Soundtrack album by Various Artists
- Released: February 1974
- Recorded: 1973
- Genre: Soundtrack
- Length: 44:23
- Label: Warner Bros. W 2773
- Producer: Fred Werner

= Mame (film soundtrack) =

Original Soundtrack from the Motion Picture Mame is the soundtrack from the 1974 Warner Bros. movie adaptation of the Broadway musical Mame. The album features music and lyrics by Jerry Herman and retains all but one song, "That's How Young I Feel," from the original Broadway musical and adds a new song, "Loving You."

==Track listing==
1. "Main Title Including St. Bridget" - Jane Connell & Orchestra
2. "It's Today" - Lucille Ball & Orchestra
3. "Open a New Window" - Lucille Ball & Kirby Furlong
4. "The Man in the Moon" - Beatrice Arthur & Chorus
5. "My Best Girl" - Lucille Ball & Kirby Furlong
6. "We Need a Little Christmas" - Lucille Ball, Jane Connell, George Chiang & Kirby Furlong
7. "Mame" - Robert Preston & Chorus
8. "Loving You" - Robert Preston
9. "The Letter" - Kirby Furlong & Bruce Davison
10. "Bosom Buddies" - Lucille Ball & Beatrice Arthur
11. "Gooch's Song" - Jane Connell
12. "If He Walked Into My Life" - Lucille Ball
13. "Finale (Open a New Window/Mame)" - Lucille Ball & Chorus

==Soundtrack releases==
Mames original soundtrack album was released on Warner Bros.
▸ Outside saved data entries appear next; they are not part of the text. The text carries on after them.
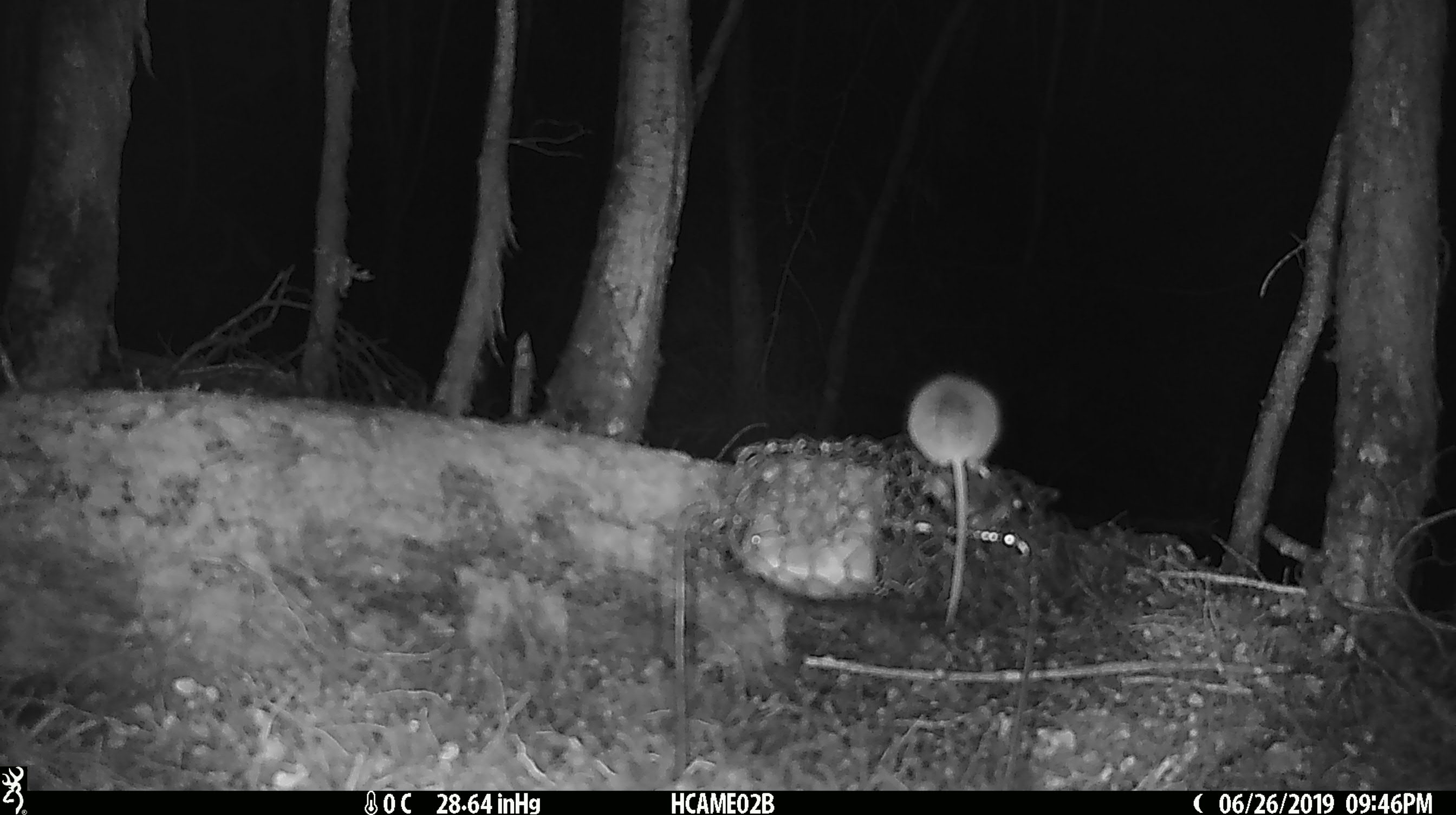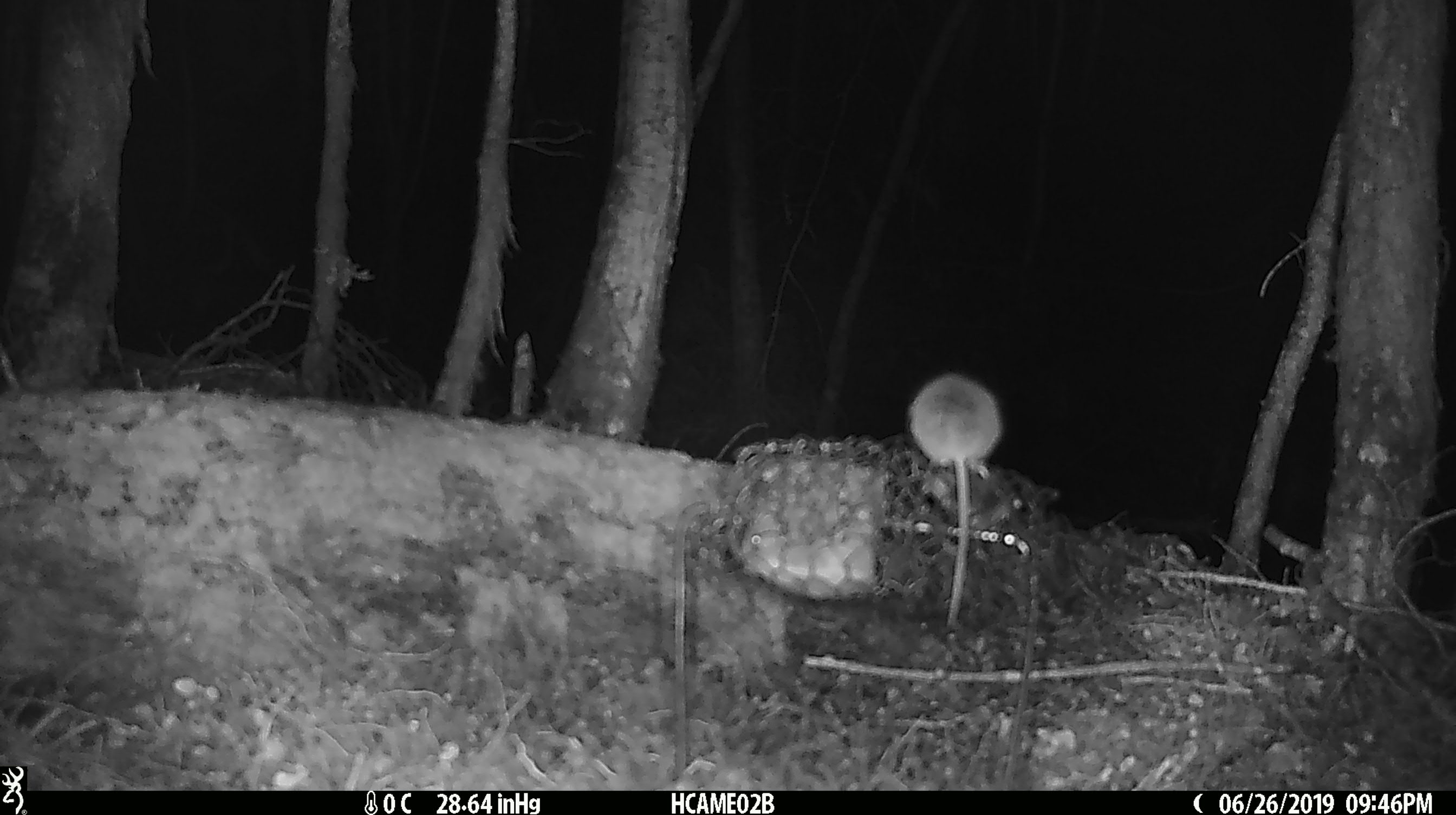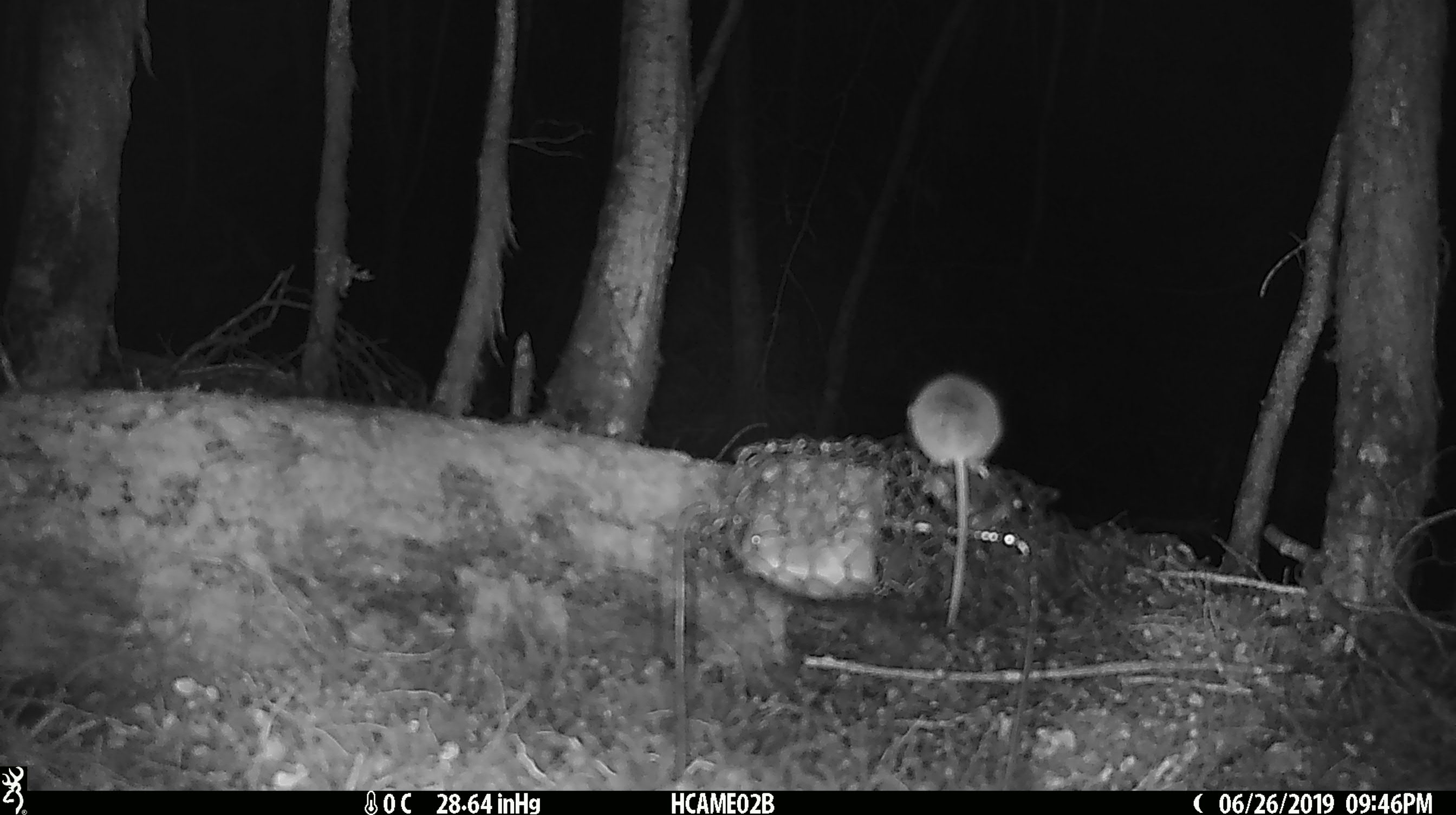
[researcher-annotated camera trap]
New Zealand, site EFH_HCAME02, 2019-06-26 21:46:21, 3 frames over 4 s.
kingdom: Animalia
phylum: Chordata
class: Mammalia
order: Rodentia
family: Muridae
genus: Mus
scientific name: Mus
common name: mouse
Mouse (Mus).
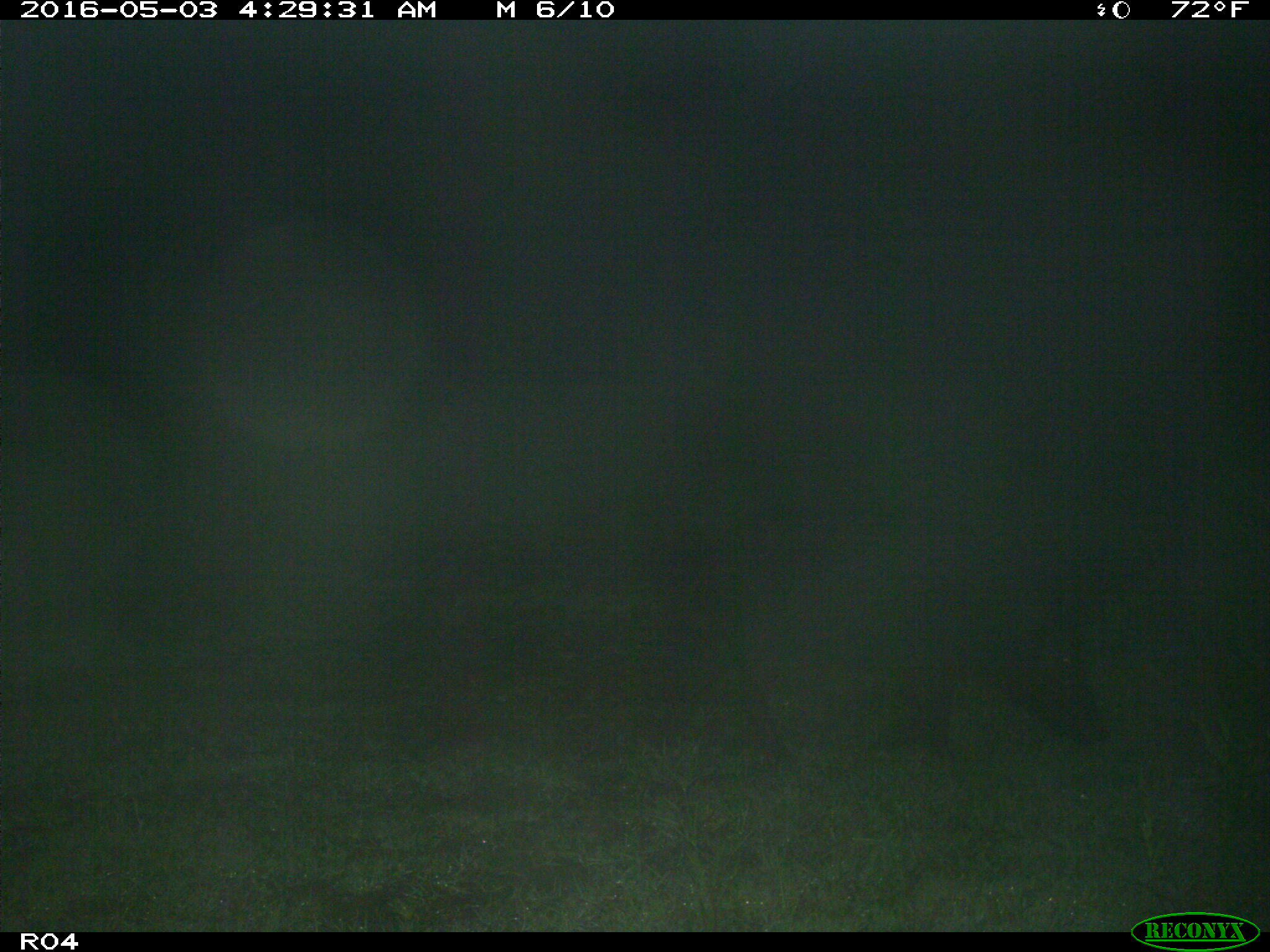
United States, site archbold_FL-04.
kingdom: Animalia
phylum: Chordata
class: Mammalia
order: Artiodactyla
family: Suidae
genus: Sus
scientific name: Sus scrofa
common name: wild boar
Sus scrofa (wild boar).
Records in the spring of 1974, timed to the release of the film. The original Broadway cast recording with Angela Lansbury had sold over a million copies, and Warner Bros.
The recording was unavailable for many years until Rhino Records released a limited edition Handmade CD edition in 2004. This edition was limited to 2,500 individually numbered copies, which quickly sold out. In 2005, Rhino licensed their digital master to Collector's Choice Music, a label devoted mainly to reissues of obscure titles. Both contain the same track listing and same versions as the original 1974 vinyl release. Due to Warner Bros.' inability to create an acceptable stereo soundtrack for the film's DVD release, this soundtrack album remains the only source for stereo versions of most of the songs.

===Charts===

| Chart (1974) | Position |
|---|---|
| Australia (Kent Music Report) | 62 |

==Differences between soundtrack and film performances==
The soundtrack album, like many from its time, edits instrumental portions from songs, as well as leaving off several reprises and includes intros and outros specifically recorded for the soundtrack album. The album is missing instrumental portions of "Open A New Window" and the title track, as well as reprises of "It's Today," "We Need A Little Christmas," "Open A New Window," and "Bosom Buddies." "The Man In The Moon" also contains a longer ending and a reprise within the scene that don't appear on the soundtrack album. However, the soundtrack album version of "Bosom Buddies" is longer than the version that appears in the film. The lines "We'll always be dear companions/My cronie/My mate/We'll always be harmonizing/Orphan Annie and Sandy/Like Amos and Andy" were cut from the number in the film. The instrumental intro to "It's Today" is different from the intro in the film, and the instrumental intro to the finale is also completely different from the instrumental reprise of "My Best Girl" that precedes it in the film. In the "Loving You" song written for Robert Preston, a line on the soundtrack ("Loving you is Rome and New Orleans") is different from the line in the film.